The law of “Why We Can’t Have Nice Things” states that the bigger things get, the slower they typically are. Bloated summer movie sequels. Dinosaurs. A two-hour sermon.
The same is true of so-called “Big Data,” enormous sets of information increasingly used for everything from curing diseases to making better Amazon shopping recommendations for you.
Higinio (H.O.) Maycotte, the founder and former CEO of Austin-based data-management company Umbel, believes it’s a solvable dilemma. He’s now debuting an open-source startup called Pilosa to tackle the problem of slowdown that occurs the bigger big data sets get.
“Databases in the last five years have advanced tremendously,” Maycotte said. “The reality is that data is getting stored at a much faster pace than we’re able to access the info we’re storing. The bad news is the information is getting harder to retrieve.”
About three years ago, a team at Umbel led by Maycotte began working on solving a problem for its clients: the larger big data sets got, the longer it took to access information as it scaled.
The solution, it turned out, was to separate the indexing of a database from the database itself, creating a binary representation of the data.
“We sit on top of data and turn it into ones and zeroes,” Maycotte said, comparing it to a highly compressible, easy to distribute version of a library’s card catalog. “The card catalog really becomes its own building and its own destination.”
In order to build on the idea and develop it further, Pilosa’s 14-person team is betting on making the project open source, creating a large community around the concept. To that end, it’s debuting Pilosa at a series of events at this week’s O’Relly Open Source Convention in Austin. The startup’s lead engineer, Matt Jaffee, will speak on a panel at 11 a.m. Wednesday titled, “The Index as a First-Class Citizen” and Pilosa has a booth at the event.
“We thought if we solved those problems for ourselves, it could solve problems for many others,” Maycotte said.
Troy Lanier, former vice president of innovation at Umbel and now on the engineering team for Pilosa, said it’s a good time and place to launch an open-source startup.
“In Austin, there’s lots of open-source projects gaining traction,” Lanier said. “It’s an exiting time for engineers.”

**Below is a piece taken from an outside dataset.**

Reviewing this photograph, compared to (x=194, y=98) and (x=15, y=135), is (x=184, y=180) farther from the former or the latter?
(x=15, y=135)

Maycotte said he hopes that going open source is a way for a new enterprise IT company to scale quickly. “By going open source, we maximize its potential impact,” he said.
Pilosa released its code on the repository site Github and so far, it has remained on the site’s list of trending open-source projects.
Maycotte said he hopes speeding up data access will benefit medical industries, transportation, smart cities, energy and network security.
“The next wave of scientific breakthroughs will come from research projects that work with data sets of a terabyte or more,” he said. “We know how to store that data, but nobody has focused on accelerating access to that data. That changes today.”